As linear modeling does not seem to work with a variable of this nature, lets see if a Random Forest approach might be more effective:
## parsnip model object
##
## Fit time: 701ms
##
## Call:
## randomForest(x = as.data.frame(x), y = y, ntree = ~500)
## Type of random forest: regression
## Number of trees: 500
## No. of variables tried at each split: 1
##
## Mean of squared residuals: 55.56297
## % Var explained: 22.07
We find that this model give us significantly more explanation into Gini coefficient as a response variable. Lets take a look at the correlation and the distribution of residuals:
While it is clear the correlation is weak, the trend line is not awful.
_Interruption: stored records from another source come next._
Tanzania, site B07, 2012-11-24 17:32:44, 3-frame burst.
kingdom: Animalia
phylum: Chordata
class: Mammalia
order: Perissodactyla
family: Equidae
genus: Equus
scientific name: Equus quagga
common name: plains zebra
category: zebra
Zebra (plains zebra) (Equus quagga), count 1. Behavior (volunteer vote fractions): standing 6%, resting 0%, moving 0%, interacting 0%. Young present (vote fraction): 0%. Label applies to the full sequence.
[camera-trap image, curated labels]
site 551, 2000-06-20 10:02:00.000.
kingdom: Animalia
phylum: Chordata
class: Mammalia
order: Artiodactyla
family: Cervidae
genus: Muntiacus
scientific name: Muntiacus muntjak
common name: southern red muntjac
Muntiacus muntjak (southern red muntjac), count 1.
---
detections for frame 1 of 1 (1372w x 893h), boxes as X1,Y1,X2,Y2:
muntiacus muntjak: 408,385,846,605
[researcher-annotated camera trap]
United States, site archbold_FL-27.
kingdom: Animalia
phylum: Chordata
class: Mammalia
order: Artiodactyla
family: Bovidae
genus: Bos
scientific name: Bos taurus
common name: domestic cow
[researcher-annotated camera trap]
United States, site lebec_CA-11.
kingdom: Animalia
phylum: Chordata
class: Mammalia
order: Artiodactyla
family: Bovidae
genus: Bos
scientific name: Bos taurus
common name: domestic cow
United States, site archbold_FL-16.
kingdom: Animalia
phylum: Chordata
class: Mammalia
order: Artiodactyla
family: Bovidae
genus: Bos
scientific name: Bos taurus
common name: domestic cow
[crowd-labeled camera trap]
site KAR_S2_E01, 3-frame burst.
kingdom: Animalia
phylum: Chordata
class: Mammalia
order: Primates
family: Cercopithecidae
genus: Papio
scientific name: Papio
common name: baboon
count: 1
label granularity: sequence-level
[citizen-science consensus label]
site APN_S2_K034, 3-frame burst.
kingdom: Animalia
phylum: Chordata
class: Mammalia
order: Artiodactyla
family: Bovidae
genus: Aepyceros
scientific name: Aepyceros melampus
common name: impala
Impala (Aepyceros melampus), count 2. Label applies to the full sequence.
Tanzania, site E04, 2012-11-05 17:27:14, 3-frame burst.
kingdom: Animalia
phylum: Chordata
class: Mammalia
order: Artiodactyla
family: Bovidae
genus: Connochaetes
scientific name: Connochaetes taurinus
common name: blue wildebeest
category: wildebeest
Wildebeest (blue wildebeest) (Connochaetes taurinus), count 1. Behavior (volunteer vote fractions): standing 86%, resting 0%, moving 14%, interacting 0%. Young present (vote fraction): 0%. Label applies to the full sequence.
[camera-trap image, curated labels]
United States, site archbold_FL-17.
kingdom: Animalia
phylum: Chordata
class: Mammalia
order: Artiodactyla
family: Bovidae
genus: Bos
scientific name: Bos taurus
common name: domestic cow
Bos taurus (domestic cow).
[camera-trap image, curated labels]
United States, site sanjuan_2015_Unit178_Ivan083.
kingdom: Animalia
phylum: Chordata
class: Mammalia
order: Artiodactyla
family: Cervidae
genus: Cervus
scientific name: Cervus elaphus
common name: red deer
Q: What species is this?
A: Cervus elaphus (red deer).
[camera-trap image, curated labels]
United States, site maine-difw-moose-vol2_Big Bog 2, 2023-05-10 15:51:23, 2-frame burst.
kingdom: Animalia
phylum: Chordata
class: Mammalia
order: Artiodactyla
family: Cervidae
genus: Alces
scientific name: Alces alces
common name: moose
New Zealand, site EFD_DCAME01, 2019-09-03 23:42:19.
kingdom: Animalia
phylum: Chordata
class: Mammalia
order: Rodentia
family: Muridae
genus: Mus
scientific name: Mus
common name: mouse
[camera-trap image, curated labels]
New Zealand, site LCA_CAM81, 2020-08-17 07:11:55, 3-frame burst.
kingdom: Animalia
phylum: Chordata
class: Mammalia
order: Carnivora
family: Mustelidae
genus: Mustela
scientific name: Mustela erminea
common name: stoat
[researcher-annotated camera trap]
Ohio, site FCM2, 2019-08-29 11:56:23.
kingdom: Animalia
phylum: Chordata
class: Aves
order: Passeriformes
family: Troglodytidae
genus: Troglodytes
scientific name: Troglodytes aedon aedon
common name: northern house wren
The distribution of the residuals is fairly interesting: it seems that our model is a decent predictor of the Gini Coefficient for values between -20 and 20. For values higher than this, we see some outliers. This raises questions about our testing sample - it is possible that an out-sized number of these larger Gini values ended up in our testing set.